**Job item**
Quote every line of the listing below word for word, and leave the pictures out of your answer.

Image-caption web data
┄┄┄┄┄┄

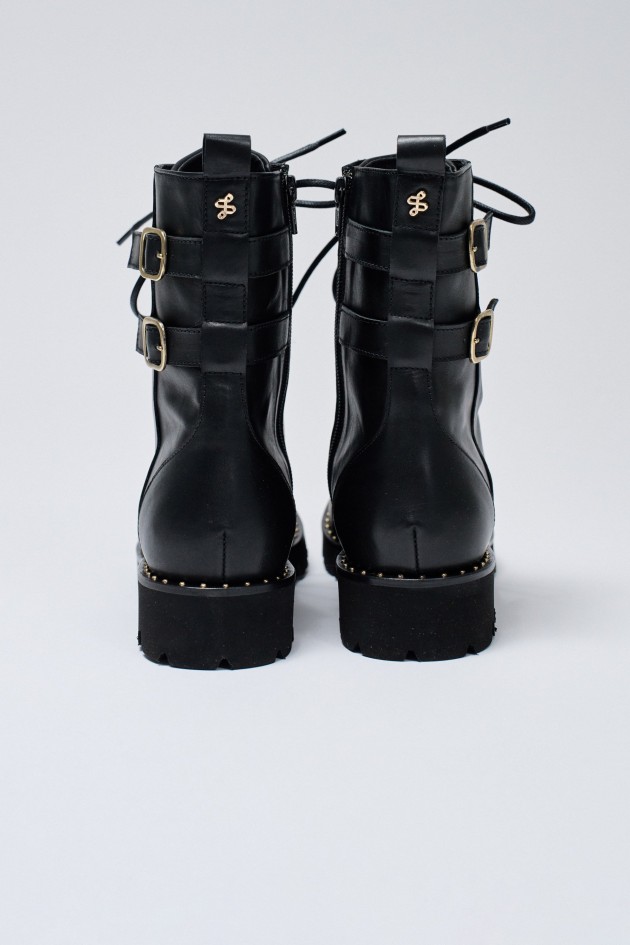 BOTAS EM PELE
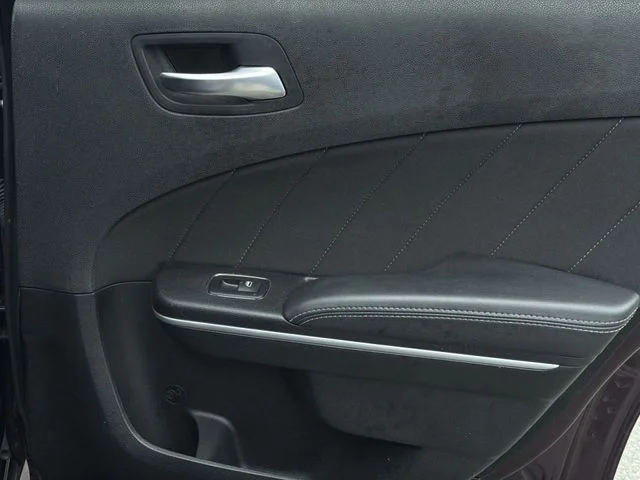 Used 2022 Purple Dodge R/T Scat Pack image 39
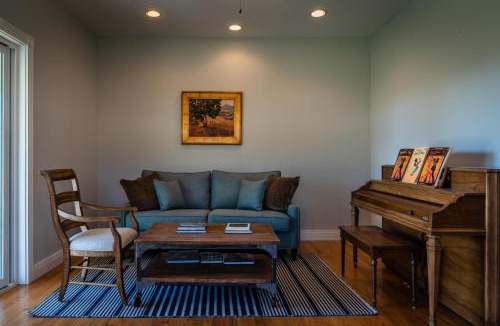 Paso Robles House | Graceful Oaks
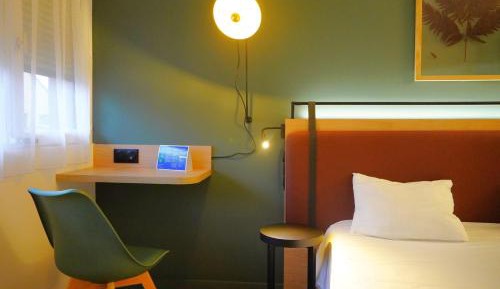 Superior Room - 1 Double Bed (renovated room)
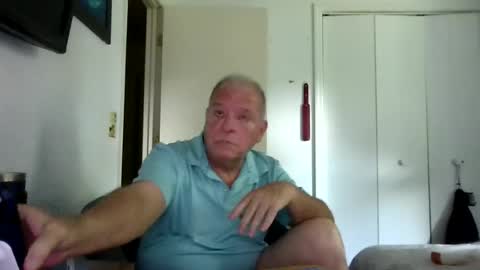 mackdocc001 online show from July 5, 6:04 pm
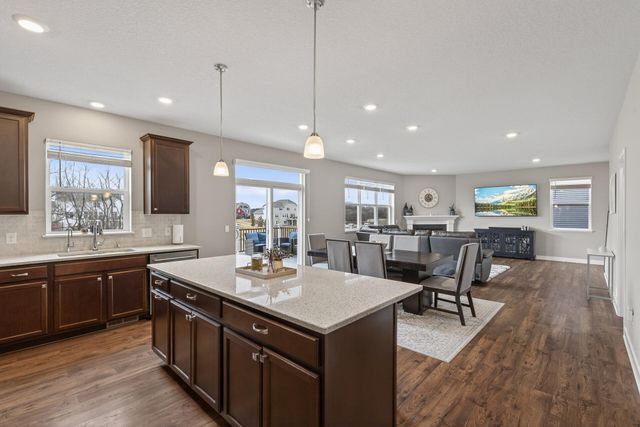 1429 Clover Preserve Lane, Chaska, MN 55318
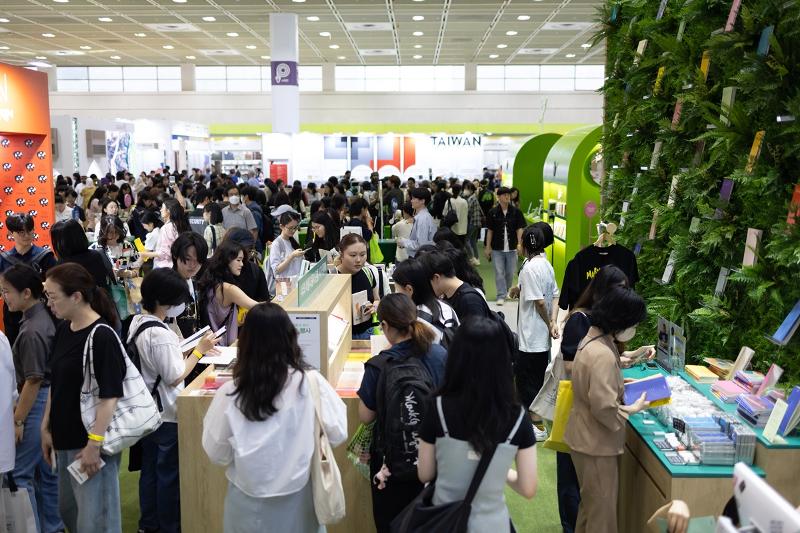 The Seoul International Book Fair will run from June 18-22 at COEX Mall in Seoul's Gangnam-gu District. Shown is a scene from the 2024 edition. (Yonhap News)
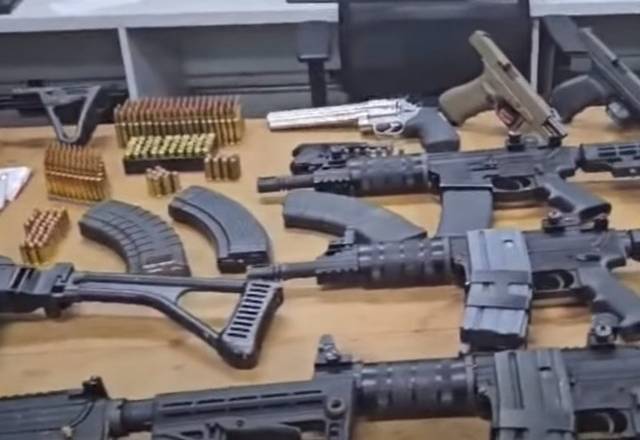 Polícia de SP prende dois indivíduos ligados ao tráfico de armas na capital paulista Polícia de SP prende dois indivíduos ligados ao tráfico de armas na capital paulista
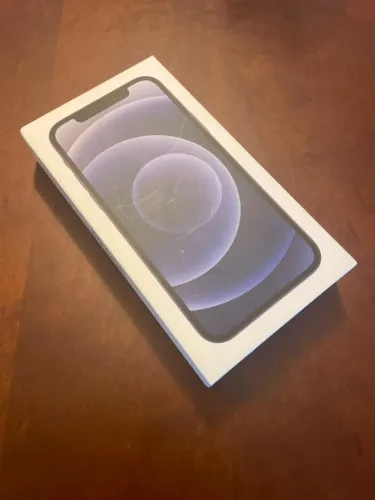 iPhone 12 em perfeito estado, sem detalhes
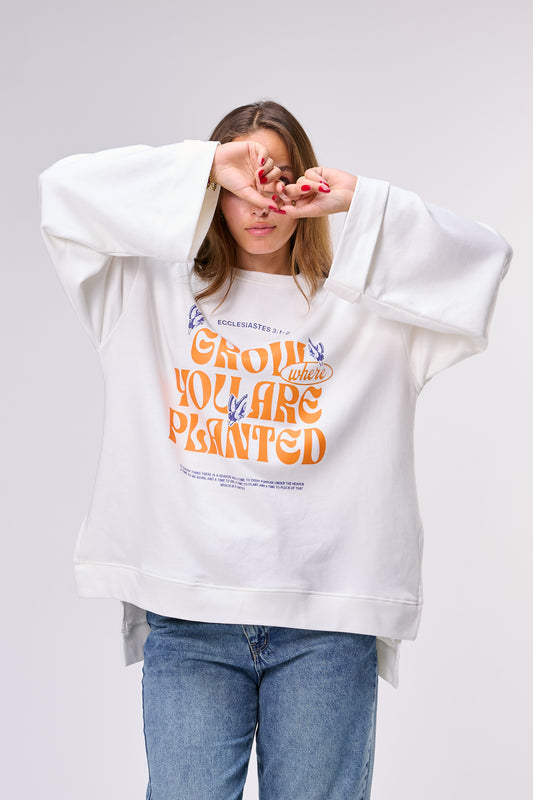“Grow” – Oversized Printed Cotton T-shirt | 100% Comfy Fabric – Long Back with Side Slits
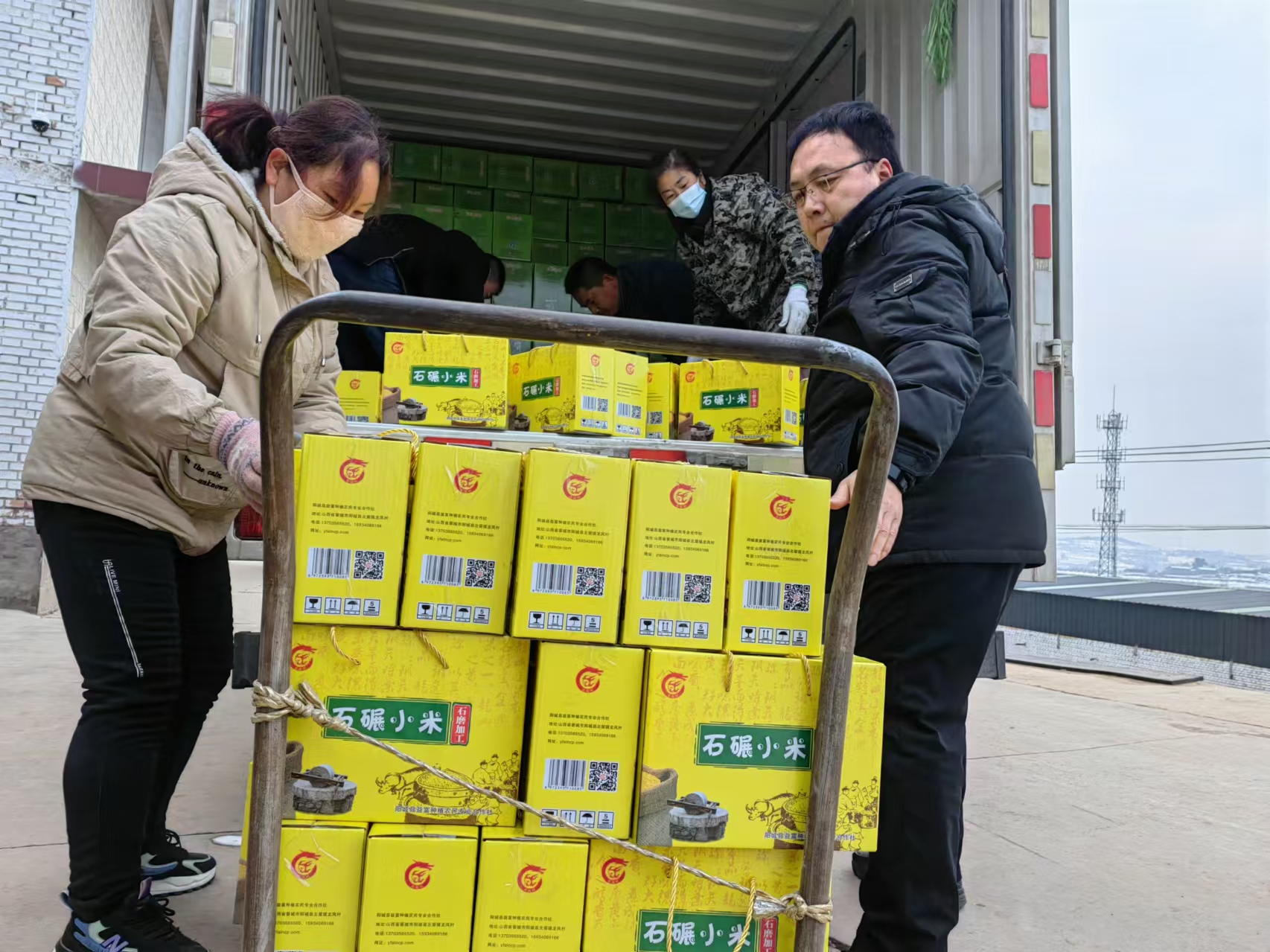 幫扶工作隊協(xié)助消費幫扶農(nóng)產(chǎn)品裝車.jpg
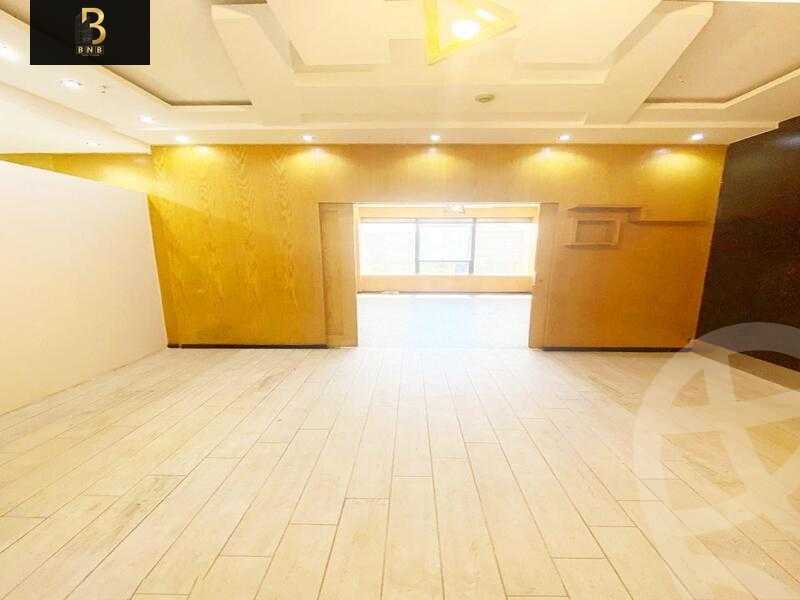 https://aqarmap.com.eg/en/listing/5776351-for-rent-cairo-new-cairo-compounds-wn-nynty-mwl-lndmrk-sbwr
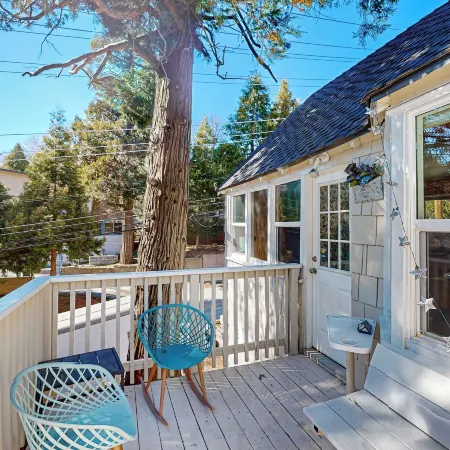 Relaxing Retreat w/ Deck, 1 Mi to Lake Arrowhead!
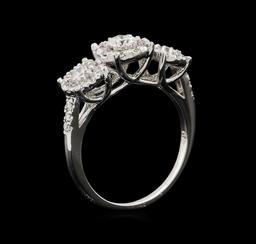 14KT White Gold 1.05 ctw Diamond Ring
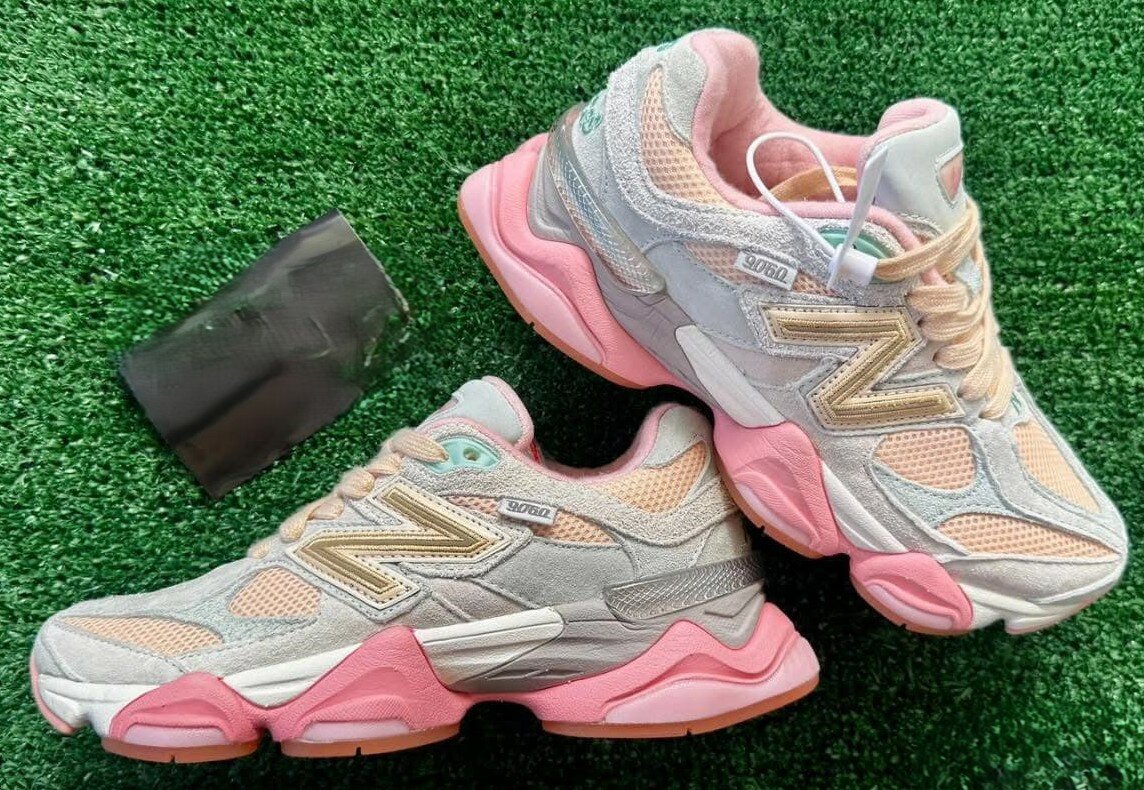 Les baskets sont faites en rose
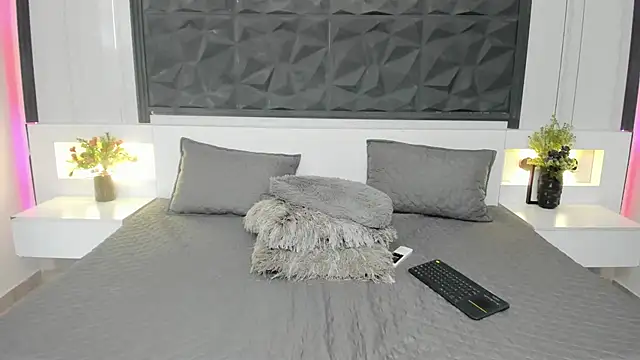 sophia blade  online show from May 24, 2:55 am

┄┄┄┄┄┄

**Solution below**
 BOTAS EM PELE
 Used 2022 Purple Dodge R/T Scat Pack image 39
 Paso Robles House | Graceful Oaks
 Superior Room - 1 Double Bed (renovated room)
 mackdocc001 online show from July 5, 6:04 pm
 1429 Clover Preserve Lane, Chaska, MN 55318
 The Seoul International Book Fair will run from June 18-22 at COEX Mall in Seoul's Gangnam-gu District. Shown is a scene from the 2024 edition. (Yonhap News)
 Polícia de SP prende dois indivíduos ligados ao tráfico de armas na capital paulista Polícia de SP prende dois indivíduos ligados ao tráfico de armas na capital paulista
 iPhone 12 em perfeito estado, sem detalhes
“Grow” – Oversized Printed Cotton T-shirt | 100% Comfy Fabric – Long Back with Side Slits
 幫扶工作隊協(xié)助消費幫扶農(nóng)產(chǎn)品裝車.jpg
 https://aqarmap.com.eg/en/listing/5776351-for-rent-cairo-new-cairo-compounds-wn-nynty-mwl-lndmrk-sbwr
 Relaxing Retreat w/ Deck, 1 Mi to Lake Arrowhead!
 14KT White Gold 1.05 ctw Diamond Ring
 Les baskets sont faites en rose
 sophia blade  online show from May 24, 2:55 am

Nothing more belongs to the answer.